Archives for December 2017

A Change Is Gonna Come

Twas the two weeks before Christmas, and all through the library, not a creature was stirring…except for the half a dozen library and physical plant staff working hard to get a brand new study space ready for next semester.

The Technology Learning Center (TLC), set to open sometime in January, represents the latest effort to create comfortable, useful spaces to study, collaborate, and learn.  The new space, located on the first floor in the microforms room, will feature whiteboards, couches, comfortable chairs, stools, ottomans, desks, and group tables.  During certain hours, this space will also host a satellite version of the Doc Bryan Tutoring Center.

Projected look at the new TLC space featuring chairs and couches and whiteboards

Projected view of new TLC with stools, ottomans, couches, and whiteboards

The library hinted at the new space during finals when we asked for student input on the new name for the center.  While the name suggested by student Collin Honeycutt, “Technology Learning Center” won out, a few noteable runner-ups included the North Commons, the Thinkatorium, Club Pendy, Spacey McSpace Space, and—of course—Study McStudyface.

Projected view of new space with couches and a chair

Projected view of the new study space with two green couches, an ottoman, and a whiteboard

To make room for the new student space, however, sacrifices had to be made.  Room 129 has held the library’s collection of microfilm and microfiche since the building was opened.  The format was considered ground-breaking in the last century for libraries trying to free up space by photographing large swaths of print journals, newspapers, and books and reducing their size to thumbprint sized images on film—requiring only light and magnification to read.  In recent years, resource databases like American Periodical Series, JSTOR, GreenFile, and ERIC have rendered much of this collection redundant.  Why fumble around with microfiche when you can easily access the same content from home with a computer?
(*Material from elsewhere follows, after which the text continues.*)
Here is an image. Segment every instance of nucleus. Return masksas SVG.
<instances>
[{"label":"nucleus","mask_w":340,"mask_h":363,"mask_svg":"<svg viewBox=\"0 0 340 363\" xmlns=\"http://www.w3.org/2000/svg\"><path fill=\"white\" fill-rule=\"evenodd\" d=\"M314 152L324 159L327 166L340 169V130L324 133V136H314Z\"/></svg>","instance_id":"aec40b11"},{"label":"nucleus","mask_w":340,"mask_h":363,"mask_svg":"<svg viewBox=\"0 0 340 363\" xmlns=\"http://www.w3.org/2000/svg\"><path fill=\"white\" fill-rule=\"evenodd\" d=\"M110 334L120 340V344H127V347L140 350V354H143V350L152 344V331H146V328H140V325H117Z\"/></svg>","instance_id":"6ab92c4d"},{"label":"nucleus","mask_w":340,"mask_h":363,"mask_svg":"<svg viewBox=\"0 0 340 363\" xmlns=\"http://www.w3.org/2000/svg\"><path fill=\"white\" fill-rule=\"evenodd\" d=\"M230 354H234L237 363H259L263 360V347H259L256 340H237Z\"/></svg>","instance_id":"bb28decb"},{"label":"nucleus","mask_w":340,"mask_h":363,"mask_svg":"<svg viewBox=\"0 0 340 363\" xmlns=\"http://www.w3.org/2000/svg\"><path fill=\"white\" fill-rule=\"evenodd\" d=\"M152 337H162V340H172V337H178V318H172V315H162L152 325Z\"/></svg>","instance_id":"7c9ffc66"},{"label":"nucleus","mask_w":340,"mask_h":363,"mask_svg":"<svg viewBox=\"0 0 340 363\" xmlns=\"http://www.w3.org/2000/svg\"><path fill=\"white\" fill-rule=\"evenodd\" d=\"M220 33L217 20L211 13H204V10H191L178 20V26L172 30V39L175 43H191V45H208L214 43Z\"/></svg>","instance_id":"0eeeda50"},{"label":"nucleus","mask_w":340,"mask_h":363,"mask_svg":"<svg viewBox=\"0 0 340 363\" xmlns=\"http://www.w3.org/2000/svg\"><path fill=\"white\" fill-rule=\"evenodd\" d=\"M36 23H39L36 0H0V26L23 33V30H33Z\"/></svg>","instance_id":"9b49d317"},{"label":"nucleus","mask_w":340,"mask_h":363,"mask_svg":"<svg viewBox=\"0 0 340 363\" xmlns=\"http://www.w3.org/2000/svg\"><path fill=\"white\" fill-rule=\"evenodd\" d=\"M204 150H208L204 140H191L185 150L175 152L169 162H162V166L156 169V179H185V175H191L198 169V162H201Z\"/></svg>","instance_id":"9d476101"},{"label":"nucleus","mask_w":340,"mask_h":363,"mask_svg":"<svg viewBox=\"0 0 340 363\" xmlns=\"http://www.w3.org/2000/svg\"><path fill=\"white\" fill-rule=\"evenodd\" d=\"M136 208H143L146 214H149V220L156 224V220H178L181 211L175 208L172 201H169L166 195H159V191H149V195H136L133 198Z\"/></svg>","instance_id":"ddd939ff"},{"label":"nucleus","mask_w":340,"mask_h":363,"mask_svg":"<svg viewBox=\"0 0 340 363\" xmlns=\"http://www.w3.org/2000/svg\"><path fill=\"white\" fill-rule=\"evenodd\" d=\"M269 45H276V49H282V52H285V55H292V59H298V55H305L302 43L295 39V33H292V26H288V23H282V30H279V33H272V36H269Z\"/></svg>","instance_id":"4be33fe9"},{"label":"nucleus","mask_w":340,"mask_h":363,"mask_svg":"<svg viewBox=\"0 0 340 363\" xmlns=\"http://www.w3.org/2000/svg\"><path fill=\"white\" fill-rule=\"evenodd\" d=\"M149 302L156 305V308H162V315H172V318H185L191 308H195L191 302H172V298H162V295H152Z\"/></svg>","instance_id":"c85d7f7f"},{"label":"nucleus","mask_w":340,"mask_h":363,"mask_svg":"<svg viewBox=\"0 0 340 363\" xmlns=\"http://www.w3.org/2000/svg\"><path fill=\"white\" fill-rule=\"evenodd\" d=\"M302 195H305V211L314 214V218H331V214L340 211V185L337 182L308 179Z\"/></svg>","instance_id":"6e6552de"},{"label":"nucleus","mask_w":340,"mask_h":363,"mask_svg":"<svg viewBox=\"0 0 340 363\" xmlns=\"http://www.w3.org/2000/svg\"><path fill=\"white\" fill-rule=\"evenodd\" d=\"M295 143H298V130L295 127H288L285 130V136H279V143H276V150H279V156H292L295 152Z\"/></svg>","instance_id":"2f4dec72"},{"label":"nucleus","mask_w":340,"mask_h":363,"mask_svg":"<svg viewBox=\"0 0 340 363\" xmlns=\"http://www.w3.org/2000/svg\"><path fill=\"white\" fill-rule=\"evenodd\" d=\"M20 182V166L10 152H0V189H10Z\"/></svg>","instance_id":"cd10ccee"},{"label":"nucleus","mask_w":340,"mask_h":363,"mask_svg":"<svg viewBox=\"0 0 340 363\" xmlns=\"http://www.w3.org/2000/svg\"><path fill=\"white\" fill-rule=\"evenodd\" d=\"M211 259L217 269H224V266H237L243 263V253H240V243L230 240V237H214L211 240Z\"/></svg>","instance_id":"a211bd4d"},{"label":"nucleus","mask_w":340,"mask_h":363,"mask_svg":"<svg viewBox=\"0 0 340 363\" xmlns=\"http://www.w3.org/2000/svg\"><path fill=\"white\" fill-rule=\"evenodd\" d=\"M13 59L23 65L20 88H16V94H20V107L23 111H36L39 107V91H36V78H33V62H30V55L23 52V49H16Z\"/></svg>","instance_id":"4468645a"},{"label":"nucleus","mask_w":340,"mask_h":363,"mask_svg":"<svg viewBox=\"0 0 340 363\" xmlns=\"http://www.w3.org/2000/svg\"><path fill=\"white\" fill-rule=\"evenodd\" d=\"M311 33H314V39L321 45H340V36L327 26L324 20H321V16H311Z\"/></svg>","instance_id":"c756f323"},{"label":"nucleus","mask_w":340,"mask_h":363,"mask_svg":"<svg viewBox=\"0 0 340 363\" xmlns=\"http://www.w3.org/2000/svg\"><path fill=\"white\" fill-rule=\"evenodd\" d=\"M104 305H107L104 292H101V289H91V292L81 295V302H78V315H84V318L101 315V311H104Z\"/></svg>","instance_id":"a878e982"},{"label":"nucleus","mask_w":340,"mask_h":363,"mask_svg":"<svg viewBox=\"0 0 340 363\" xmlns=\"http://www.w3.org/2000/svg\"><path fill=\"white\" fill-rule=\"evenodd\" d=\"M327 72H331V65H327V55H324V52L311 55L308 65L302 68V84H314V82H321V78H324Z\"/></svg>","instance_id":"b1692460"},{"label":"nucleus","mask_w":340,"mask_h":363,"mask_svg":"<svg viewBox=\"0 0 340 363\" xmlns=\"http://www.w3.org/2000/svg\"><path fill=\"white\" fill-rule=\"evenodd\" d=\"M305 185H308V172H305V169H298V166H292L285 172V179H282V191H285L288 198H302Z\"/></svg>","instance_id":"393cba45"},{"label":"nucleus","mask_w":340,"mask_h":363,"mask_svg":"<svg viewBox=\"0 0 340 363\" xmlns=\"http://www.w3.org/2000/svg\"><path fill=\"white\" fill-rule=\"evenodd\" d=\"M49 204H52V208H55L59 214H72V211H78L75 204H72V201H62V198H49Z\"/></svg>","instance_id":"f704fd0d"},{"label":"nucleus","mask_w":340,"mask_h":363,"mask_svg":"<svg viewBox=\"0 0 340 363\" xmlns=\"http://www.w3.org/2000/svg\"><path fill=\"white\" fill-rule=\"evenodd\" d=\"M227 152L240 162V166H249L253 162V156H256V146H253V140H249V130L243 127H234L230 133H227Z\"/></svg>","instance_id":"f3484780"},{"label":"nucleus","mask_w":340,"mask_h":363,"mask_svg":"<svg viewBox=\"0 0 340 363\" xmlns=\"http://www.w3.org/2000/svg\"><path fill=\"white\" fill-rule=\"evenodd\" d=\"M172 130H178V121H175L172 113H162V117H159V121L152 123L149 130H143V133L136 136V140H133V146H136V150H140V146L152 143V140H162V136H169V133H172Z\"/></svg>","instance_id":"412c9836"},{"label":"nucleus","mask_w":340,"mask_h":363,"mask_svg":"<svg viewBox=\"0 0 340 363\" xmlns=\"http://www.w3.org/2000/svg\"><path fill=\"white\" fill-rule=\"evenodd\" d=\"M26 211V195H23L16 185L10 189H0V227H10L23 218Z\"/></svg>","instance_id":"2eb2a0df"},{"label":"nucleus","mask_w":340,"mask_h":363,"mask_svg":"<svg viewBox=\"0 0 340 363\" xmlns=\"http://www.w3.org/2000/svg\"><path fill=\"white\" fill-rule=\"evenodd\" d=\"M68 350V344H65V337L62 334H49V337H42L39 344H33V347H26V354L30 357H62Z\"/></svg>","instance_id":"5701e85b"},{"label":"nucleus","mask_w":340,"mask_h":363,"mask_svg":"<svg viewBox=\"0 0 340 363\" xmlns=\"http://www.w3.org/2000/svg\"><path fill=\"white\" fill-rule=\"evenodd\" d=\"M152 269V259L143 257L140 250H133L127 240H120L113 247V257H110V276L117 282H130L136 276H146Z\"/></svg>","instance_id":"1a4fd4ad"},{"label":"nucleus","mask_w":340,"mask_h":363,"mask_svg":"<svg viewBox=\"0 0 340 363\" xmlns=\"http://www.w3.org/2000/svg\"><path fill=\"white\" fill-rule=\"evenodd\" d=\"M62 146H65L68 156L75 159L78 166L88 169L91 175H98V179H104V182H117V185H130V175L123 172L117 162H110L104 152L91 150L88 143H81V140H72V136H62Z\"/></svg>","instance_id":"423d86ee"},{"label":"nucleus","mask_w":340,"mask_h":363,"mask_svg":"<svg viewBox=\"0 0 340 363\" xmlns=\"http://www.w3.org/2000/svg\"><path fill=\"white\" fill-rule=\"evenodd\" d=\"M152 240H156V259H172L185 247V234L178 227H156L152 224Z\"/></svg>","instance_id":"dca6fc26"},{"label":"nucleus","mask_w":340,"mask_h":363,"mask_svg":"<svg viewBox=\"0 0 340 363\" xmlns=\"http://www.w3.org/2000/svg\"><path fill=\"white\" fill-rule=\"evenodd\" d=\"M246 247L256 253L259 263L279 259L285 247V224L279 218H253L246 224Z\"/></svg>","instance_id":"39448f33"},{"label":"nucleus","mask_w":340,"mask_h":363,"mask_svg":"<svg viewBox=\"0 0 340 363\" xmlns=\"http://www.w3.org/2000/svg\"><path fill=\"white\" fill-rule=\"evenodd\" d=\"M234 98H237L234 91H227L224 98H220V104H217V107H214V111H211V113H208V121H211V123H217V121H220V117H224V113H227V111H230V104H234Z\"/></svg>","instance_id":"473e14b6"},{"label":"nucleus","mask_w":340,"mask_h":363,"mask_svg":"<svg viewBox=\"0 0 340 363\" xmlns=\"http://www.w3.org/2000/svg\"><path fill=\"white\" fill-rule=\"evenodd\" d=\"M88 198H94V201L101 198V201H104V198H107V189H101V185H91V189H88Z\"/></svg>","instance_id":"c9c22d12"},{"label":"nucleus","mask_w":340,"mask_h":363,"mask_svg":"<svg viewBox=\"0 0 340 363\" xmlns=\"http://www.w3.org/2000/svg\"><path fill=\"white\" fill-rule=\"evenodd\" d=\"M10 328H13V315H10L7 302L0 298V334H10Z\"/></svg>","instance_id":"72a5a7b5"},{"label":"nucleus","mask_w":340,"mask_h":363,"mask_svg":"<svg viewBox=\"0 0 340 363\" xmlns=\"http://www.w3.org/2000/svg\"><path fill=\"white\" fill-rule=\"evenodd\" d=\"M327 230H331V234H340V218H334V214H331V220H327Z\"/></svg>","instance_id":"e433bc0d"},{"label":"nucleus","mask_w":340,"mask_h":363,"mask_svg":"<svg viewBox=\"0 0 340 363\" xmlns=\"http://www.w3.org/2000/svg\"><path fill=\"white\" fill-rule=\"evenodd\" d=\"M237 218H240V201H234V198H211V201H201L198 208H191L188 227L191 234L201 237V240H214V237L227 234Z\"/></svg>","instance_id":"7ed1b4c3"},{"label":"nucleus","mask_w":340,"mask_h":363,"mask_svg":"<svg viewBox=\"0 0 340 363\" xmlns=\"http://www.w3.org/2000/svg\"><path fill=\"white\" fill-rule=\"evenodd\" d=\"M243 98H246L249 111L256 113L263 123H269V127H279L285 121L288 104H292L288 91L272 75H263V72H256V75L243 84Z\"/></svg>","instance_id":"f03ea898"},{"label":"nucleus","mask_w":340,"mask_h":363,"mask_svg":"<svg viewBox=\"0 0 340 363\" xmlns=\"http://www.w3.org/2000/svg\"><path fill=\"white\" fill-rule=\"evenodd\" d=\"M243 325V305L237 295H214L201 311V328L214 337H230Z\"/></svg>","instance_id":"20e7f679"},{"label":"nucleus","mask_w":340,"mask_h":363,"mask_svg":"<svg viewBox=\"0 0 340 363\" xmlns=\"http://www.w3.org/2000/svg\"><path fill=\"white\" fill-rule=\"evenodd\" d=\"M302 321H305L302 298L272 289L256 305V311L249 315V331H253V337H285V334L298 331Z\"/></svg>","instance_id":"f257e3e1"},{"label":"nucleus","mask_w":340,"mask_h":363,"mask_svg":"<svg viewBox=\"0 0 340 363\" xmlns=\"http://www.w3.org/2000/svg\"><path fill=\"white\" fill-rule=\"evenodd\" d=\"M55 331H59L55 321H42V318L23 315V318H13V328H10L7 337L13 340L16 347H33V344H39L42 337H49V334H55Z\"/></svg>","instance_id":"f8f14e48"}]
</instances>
To make room for the TLC, a massive weeding project occurred to remove selected titles and collections so that the remaining microfilm and microfiche collection can be consolidated in the adjacent room.  Many microfilmed titles and historical newspapers like the Arka Tech, the Courier, and the Arkansas Gazette remain available, but large sets duplicated by our online resources have been sent to a recycling facility.  If you stretched the recycled fiche end to end, it would total 67 miles—almost enough to reach Little Rock.

Box of fiche

rows and rows of microfiche cabinets

None of this would be possible without the hard and back-breaking work of ATU’s Physical Plant staff who shifted and schlepped heavy cabinets out of and all around the library.  Library staff, too, worked tirelessly throughout the interim period to create lists, estimate space, count withdrawn fiche and film, and empty cabinets.

Marcus McCormick, Mason Sims, Slade Dupuy, and Brent Etzel share the task of emptying ERIC cabinets of over 509,000 sheets of microfiche.

Marcus McCormick, Mason Sims, Slade Dupuy, and Brent Etzel share the task of emptying ERIC cabinets of over 509,000 sheets of microfiche.

Frances Hager, Acquisitions, Serials, and Government Documents librarian, holds up microfilm being consolidated into fewer cabinets.

Frances Hager, project lead, holds up microfilm being consolidated into fewer cabinets.


Have questions about the new study space?  Want to learn more about the project?  Want to bemoan the loss of physical media to increasingly online-based platforms?  Cry with us through one of our online platforms at Twitter, Facebook, or Instagram.

Remember, the Ross Pendergraft Library and Technology will be closed from December 22nd until January 1st.  We will re-open on January 2nd for interim hours, M-F, 8:00 A.M. – 5:00 P.M. only until regular hours resume on January 16th.  For full list of hours, see our website.

Until then, Merry Christmas, Happy Holidays, and enjoy the well-deserved break.

An empty room 129 where the library's collection of microfilm and microfiche used to be.